As stated above, it is unclear at this stage what claim the Plaintiff is bringing and what is basis for this court's jurisdiction over said claim. Because the court is allowing the Defendant to file an amended complaint, it is premature at this stage to conclude that the Superior Court of Guam is the proper venue for hearing the Plaintiff's claim(s). Accordingly, the court denies the motion to dismiss for improper venue.
4. Sufficiency of Claims
The final argument by the Defendants is that the Government of Guam has sovereign immunity. The Defendants contend that the Plaintiff's "Intentional Tort Claim" against the Government of Guam fails to state a claim upon which relief can be granted since the Government of Guam has not waived its sovereign immunity with respect to intentional torts.

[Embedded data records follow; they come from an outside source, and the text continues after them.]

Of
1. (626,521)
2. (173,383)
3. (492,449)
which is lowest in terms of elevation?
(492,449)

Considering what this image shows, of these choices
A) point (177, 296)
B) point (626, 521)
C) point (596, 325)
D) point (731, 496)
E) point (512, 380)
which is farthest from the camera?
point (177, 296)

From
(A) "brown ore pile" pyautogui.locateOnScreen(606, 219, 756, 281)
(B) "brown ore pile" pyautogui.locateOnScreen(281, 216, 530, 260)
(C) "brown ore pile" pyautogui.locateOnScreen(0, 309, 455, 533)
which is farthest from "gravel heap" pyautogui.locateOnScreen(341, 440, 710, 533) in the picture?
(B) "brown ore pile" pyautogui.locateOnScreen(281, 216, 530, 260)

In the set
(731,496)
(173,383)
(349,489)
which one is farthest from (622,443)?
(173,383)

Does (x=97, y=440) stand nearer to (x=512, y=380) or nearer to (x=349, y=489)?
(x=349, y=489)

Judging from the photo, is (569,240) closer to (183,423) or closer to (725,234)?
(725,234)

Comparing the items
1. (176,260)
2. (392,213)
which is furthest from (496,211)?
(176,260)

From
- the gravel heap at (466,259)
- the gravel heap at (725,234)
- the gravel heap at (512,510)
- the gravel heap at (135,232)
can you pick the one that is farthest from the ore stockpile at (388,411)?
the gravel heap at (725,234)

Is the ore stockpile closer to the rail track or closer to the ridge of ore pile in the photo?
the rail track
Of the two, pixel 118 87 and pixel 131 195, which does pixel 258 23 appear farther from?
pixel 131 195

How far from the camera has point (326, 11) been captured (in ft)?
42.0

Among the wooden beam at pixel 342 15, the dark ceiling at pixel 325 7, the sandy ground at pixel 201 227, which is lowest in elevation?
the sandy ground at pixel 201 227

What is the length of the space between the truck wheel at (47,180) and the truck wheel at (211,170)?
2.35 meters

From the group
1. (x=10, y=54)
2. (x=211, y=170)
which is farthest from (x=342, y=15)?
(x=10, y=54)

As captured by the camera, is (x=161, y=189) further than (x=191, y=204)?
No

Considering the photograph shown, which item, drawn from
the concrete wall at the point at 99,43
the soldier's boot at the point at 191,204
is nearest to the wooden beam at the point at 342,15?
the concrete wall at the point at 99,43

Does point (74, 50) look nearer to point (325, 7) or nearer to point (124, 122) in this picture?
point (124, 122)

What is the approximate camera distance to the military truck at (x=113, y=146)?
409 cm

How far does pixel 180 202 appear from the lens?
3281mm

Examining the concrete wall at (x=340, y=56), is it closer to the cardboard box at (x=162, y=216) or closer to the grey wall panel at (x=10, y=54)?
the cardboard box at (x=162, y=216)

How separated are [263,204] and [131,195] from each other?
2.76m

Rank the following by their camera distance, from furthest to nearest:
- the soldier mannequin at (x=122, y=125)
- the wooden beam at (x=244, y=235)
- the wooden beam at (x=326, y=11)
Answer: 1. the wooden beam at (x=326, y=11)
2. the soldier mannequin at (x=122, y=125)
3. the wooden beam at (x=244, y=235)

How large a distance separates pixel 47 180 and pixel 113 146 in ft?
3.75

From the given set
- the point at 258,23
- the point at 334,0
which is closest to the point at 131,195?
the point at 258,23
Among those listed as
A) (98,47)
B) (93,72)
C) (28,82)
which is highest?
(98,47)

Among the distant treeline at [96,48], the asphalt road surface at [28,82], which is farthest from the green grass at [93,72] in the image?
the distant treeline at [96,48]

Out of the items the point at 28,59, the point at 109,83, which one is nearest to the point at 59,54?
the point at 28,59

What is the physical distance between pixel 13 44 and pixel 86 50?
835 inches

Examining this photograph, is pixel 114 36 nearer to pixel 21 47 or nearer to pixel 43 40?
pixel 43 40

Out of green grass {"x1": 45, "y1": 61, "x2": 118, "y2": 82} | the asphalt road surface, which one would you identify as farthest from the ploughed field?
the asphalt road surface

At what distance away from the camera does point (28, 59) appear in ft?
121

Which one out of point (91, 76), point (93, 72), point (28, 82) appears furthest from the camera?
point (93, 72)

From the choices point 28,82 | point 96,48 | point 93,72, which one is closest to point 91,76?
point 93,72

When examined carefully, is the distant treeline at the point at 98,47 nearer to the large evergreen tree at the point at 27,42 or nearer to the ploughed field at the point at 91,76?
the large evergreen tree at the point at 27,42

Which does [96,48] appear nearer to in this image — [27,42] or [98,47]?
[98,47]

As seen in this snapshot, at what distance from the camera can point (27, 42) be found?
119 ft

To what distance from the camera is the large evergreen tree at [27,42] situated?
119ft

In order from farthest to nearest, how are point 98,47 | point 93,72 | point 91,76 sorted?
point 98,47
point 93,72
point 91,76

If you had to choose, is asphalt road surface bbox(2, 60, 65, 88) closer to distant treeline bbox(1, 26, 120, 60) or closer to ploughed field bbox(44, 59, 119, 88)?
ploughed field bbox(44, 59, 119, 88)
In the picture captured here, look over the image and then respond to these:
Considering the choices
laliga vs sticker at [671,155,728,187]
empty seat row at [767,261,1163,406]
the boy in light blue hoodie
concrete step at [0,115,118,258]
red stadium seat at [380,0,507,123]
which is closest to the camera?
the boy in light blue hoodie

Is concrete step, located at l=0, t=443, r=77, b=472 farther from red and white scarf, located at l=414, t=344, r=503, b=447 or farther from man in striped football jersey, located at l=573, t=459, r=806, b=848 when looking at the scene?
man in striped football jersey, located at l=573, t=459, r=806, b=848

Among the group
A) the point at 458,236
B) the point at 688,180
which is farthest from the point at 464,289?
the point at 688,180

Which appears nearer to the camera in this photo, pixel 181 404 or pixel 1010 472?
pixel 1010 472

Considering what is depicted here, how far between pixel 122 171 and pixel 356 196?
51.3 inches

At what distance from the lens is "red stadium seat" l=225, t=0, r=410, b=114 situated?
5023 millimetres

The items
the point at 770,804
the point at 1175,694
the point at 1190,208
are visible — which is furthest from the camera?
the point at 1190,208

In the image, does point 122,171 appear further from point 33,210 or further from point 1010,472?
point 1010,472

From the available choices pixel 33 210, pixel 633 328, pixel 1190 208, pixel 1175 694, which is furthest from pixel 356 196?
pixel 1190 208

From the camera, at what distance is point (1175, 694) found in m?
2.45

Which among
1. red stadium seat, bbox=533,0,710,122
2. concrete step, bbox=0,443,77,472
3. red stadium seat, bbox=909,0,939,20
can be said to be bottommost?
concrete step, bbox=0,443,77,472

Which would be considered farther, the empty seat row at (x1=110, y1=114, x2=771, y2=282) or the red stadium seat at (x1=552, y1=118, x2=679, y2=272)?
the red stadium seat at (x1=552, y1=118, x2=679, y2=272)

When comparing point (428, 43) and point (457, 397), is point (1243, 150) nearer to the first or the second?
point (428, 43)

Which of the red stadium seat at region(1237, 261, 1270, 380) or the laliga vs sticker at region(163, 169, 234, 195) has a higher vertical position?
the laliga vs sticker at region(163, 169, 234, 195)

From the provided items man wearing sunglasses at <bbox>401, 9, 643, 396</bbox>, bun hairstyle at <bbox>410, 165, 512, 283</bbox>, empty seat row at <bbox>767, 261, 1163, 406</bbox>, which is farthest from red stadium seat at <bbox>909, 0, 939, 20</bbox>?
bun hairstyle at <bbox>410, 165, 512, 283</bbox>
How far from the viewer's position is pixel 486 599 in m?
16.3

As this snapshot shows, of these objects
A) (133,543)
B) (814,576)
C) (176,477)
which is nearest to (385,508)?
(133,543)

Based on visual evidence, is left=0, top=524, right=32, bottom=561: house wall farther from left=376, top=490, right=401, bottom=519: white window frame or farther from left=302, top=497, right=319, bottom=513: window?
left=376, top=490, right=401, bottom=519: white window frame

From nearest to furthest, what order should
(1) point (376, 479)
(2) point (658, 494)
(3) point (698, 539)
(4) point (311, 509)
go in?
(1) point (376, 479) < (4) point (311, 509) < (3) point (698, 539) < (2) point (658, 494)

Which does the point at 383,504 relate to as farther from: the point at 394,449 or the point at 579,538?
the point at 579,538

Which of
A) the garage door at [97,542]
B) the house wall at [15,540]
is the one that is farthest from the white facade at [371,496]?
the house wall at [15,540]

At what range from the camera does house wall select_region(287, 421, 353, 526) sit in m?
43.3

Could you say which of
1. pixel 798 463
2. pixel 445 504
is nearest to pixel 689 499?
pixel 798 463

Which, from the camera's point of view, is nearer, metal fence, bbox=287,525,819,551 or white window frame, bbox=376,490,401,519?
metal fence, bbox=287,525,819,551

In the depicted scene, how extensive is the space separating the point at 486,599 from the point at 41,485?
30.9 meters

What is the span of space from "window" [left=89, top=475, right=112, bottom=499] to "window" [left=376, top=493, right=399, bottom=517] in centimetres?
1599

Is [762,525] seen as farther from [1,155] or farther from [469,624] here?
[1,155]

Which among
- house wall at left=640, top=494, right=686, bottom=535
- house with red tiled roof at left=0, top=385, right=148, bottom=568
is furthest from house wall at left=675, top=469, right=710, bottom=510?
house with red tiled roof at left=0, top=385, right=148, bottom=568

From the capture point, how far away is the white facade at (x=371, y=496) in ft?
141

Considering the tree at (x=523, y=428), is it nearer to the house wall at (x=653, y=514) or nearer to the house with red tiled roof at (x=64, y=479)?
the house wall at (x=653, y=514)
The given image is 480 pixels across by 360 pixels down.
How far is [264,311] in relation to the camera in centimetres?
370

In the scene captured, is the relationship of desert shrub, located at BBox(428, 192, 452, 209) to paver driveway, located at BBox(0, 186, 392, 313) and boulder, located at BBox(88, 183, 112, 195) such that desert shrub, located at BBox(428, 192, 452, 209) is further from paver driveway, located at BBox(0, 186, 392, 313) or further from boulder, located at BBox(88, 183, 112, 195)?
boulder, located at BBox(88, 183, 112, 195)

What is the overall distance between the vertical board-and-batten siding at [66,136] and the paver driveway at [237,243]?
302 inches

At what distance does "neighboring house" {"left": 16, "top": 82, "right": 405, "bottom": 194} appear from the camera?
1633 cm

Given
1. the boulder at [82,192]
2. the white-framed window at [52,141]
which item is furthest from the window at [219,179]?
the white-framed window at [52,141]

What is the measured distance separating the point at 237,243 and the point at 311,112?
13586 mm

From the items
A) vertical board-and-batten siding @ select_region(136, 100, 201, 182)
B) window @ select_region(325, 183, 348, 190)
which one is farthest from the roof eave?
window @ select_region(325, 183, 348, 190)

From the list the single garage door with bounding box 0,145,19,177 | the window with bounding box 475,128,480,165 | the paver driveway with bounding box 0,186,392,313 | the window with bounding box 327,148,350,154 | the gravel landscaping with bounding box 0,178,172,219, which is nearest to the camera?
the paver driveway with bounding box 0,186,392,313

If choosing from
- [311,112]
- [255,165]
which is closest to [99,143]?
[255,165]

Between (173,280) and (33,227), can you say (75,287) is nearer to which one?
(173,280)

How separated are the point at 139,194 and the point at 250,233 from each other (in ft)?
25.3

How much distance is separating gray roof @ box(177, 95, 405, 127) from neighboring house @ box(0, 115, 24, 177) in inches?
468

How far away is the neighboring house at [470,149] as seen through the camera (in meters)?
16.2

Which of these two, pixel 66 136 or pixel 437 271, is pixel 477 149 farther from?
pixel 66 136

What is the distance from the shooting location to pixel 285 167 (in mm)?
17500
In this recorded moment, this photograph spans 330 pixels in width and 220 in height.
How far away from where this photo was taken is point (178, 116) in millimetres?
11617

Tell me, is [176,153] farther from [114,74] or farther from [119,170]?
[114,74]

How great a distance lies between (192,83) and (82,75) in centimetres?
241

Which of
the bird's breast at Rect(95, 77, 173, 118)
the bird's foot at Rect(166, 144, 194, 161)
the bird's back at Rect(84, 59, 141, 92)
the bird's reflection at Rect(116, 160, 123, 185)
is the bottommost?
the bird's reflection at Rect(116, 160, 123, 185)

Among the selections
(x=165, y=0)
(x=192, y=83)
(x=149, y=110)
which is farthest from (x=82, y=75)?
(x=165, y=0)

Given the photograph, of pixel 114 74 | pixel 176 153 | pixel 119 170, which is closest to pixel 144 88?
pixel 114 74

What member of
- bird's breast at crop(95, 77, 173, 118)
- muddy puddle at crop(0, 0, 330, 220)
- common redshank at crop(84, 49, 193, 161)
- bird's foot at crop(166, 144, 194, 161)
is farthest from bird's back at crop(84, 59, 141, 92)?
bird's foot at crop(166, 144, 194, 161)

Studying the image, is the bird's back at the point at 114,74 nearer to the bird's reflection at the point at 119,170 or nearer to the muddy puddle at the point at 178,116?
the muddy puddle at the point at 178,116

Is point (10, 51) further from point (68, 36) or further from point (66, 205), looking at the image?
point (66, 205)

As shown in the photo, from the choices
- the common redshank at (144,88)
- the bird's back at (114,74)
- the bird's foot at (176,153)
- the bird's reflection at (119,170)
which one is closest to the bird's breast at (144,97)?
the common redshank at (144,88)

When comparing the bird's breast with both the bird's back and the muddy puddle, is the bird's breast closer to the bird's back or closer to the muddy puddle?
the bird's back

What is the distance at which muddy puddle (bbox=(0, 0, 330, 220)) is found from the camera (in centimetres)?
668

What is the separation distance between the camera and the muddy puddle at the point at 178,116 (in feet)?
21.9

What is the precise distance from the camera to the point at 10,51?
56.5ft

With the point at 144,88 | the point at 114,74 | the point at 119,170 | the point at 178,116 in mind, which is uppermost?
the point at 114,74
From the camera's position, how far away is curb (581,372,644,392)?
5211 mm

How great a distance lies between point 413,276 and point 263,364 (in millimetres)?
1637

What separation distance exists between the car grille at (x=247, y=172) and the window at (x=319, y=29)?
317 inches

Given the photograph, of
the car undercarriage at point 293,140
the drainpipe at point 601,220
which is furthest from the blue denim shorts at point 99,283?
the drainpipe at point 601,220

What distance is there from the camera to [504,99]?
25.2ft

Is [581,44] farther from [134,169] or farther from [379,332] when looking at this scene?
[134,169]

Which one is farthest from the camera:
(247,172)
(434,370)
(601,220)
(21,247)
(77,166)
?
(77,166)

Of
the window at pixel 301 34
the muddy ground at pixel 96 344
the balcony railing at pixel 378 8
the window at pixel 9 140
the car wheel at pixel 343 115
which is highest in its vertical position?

The court concurs with the Defendants that the Government of Guam enjoys sovereign immunity against intentional torts. See Wood v. Guam Power Auth., 2000 Guam 18 ("In order for someone to sue the Government of Guam or any governmental agency, sovereign immunity must be waived. . . . The Legislature did not waive sovereign immunity for intentional torts[.]"). However, as discussed above, the exact nature of the Plaintiff's claim against the Defendants is unclear. The Defendant is being afforded an opportunity to amend the Complaint, so the court will deny the Defendants' motion to dismiss for failure to state a claim upon which relief can be granted.
CONCLUSION
For the reasons set forth above, the court grants and denies in part the Motion to Dismiss. The Complaint is dismissed without prejudice. The Plaintiff is ordered to file an amended complaint no later than 30 days from the filing of this Order (March 29, 2017) and to thereafter properly serve a copy of the amended complaint and a summons on each of the Defendants. The Plaintiff is advised that failure to comply with this Order may result in the dismissal of this action with prejudice and/or the imposition of sanctions as deemed appropriate by the court.
The Plaintiff should consult Rule 4 of the Federal Rules of Civil Procedure with regard to effecting proper service.
In light of the court's ruling, the Defendants' Request for Status Conference, see ECF No. 25, is deemed moot.